Semantic clipping via PCC substantially outperforms distribution-based clipping: Grid search shows that the \([-1, 1]\) clipping boundary improves performance by 12.4% over the MSE-derived \([-167, 177]\) range. Distribution preservation does not equate to functional preservation.
PAR outperforms QDrop at all granularity levels: This validates the importance of image-prompt interaction in quantization reconstruction.
Stage-wise PAR achieves the optimal efficiency-accuracy trade-off: It outperforms both block-wise and layer-wise learning.
PCC is insensitive to the threshold \(\theta\): It consistently outperforms the baseline across various settings, requiring no fine-grained hyperparameter tuning in production.
Smaller models benefit more: The improvement for 4-bit SAM-B is the most pronounced (+19.4% mAP), as smaller models are more sensitive to quantization noise.
PCC can serve as an orthogonal technique: It can be stacked on top of existing methods such as RepQ-ViT and QDrop for additional gains.

Highlights & Insights¶

The finding that aggressive outlier clipping is beneficial challenges intuition: conventional wisdom favors preserving the activation range, yet the attention outliers in SAM's mask decoder are semantically irrelevant.
The attention focus IoU metric is elegantly designed: it reformulates the semantic preservation problem as a set overlap computation, which is conceptually simple and parameter-free.
Incorporating prompt semantics into quantization reconstruction breaks the convention of "local reconstruction": SAM's prompt-following characteristic requires that the quantization process respect this property.
An interesting by-product of the layer-skipping strategy: "immature" tokens output by intermediate stages can produce reasonable segmentations at varying granularities, suggesting a clear semantic specialization across encoder stages.

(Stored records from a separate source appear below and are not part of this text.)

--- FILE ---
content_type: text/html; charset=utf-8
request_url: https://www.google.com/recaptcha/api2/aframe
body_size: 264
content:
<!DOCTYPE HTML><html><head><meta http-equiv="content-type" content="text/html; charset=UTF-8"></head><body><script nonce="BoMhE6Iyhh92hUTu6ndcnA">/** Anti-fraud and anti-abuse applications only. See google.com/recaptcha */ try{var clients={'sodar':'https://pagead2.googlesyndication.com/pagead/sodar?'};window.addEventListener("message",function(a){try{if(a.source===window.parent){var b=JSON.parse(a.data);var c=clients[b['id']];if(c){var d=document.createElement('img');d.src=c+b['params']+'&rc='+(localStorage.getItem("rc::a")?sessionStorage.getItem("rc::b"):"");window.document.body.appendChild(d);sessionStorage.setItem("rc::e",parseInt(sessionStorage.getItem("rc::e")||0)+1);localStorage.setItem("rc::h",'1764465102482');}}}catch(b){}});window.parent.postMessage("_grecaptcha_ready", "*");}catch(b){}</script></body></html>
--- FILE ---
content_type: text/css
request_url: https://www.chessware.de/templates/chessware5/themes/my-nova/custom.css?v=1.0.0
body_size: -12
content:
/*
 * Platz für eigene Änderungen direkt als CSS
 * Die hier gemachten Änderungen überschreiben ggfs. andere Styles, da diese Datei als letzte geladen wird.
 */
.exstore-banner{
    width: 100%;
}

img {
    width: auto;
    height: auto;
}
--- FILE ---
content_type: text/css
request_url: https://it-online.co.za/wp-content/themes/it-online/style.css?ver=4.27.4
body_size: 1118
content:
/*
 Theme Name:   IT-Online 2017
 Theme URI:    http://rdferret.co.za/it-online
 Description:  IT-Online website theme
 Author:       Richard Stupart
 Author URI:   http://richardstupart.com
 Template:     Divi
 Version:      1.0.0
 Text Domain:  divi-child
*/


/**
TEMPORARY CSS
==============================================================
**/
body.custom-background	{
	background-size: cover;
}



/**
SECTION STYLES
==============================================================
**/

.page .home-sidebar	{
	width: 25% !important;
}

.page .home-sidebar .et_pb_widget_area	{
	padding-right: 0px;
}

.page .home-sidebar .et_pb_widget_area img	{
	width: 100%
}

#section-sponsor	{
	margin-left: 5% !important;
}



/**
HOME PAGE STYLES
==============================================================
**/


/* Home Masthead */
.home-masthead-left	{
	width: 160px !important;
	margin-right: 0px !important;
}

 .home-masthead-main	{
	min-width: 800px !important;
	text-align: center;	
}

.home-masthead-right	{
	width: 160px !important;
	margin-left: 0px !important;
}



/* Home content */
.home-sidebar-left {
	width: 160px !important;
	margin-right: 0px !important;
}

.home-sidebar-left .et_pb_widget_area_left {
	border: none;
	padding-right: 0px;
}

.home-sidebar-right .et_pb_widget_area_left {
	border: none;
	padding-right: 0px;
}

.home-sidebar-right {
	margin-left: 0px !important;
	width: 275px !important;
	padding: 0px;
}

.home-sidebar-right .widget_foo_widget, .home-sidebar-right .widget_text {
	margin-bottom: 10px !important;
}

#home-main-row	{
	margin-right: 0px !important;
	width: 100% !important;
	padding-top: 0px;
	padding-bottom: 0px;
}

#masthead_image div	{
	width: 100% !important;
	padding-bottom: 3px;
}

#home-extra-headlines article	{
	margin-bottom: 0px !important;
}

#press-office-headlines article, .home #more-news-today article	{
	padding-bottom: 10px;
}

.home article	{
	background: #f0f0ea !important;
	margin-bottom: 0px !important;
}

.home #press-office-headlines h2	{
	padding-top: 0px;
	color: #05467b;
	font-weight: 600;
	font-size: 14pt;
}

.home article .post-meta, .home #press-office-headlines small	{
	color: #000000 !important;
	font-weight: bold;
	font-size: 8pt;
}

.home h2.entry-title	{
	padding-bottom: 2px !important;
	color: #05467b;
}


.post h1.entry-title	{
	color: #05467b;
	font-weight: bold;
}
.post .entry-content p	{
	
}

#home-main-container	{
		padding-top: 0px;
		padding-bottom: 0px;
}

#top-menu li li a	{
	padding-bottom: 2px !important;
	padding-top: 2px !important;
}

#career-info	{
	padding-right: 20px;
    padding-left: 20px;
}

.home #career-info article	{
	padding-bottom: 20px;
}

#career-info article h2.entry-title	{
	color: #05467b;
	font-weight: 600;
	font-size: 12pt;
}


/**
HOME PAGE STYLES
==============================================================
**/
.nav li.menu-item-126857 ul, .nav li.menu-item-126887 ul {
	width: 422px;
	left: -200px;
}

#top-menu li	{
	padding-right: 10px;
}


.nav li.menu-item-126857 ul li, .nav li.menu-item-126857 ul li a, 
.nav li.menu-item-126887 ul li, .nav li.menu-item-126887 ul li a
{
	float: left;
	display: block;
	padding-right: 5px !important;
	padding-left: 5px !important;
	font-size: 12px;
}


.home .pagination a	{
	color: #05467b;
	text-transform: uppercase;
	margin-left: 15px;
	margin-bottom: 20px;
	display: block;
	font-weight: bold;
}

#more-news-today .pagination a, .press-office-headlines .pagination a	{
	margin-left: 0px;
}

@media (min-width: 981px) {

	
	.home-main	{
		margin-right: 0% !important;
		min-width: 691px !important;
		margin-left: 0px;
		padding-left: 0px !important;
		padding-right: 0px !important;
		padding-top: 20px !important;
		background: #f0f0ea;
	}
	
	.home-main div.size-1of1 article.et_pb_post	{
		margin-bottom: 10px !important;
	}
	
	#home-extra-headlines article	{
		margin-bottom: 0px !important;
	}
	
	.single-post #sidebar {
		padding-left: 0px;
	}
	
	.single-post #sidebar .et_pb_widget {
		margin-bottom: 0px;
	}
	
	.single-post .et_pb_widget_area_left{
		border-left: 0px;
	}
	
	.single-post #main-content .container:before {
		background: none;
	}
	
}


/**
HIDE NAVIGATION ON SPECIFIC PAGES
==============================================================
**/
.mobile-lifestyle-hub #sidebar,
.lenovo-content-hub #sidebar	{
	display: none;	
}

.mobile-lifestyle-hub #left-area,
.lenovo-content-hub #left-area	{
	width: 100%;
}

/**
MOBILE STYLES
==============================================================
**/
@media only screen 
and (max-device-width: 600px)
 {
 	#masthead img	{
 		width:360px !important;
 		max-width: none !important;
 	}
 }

Limitations & Future Work¶

The approach targets PTQ only; quantization-aware training (QAT) is not explored.
PCC's grid-search-based clipping boundary determination still requires a one-time calibration procedure.
The stage partitioning in the layer-skipping strategy depends on model architecture (i.e., the positions of global attention layers) and is not automated.
Mixed-precision quantization (different bit-widths for different layers) is not explored.
Applicability to SAM 2 is not validated.

The attention focus IoU metric could be generalized to quantization of other attention-intensive models (e.g., DETR, ViT-det).
The prompt-aware reconstruction paradigm could be applied to quantization of other interactive models (e.g., LISA, Grounding DINO).
The insight that "semantic alignment > distribution alignment" carries methodological significance and may drive a paradigm shift in the quantization community.

Rating¶

Novelty: ⭐⭐⭐⭐⭐ (Both PCC and PAR are grounded in deep insights; the perspective of semantically-aligned quantization is distinctive.)
Experimental Thoroughness: ⭐⭐⭐⭐⭐ (Three tasks, three model scales, multiple detectors, complete ablation and hyperparameter analysis.)
Writing Quality: ⭐⭐⭐⭐⭐ (Problem motivation is clearly articulated; the logical thread from observation to analysis to solution is coherent and complete.)
Value: ⭐⭐⭐⭐⭐ (The leap from unusable to usable 4-bit SAM-B has direct practical significance for SAM deployment.)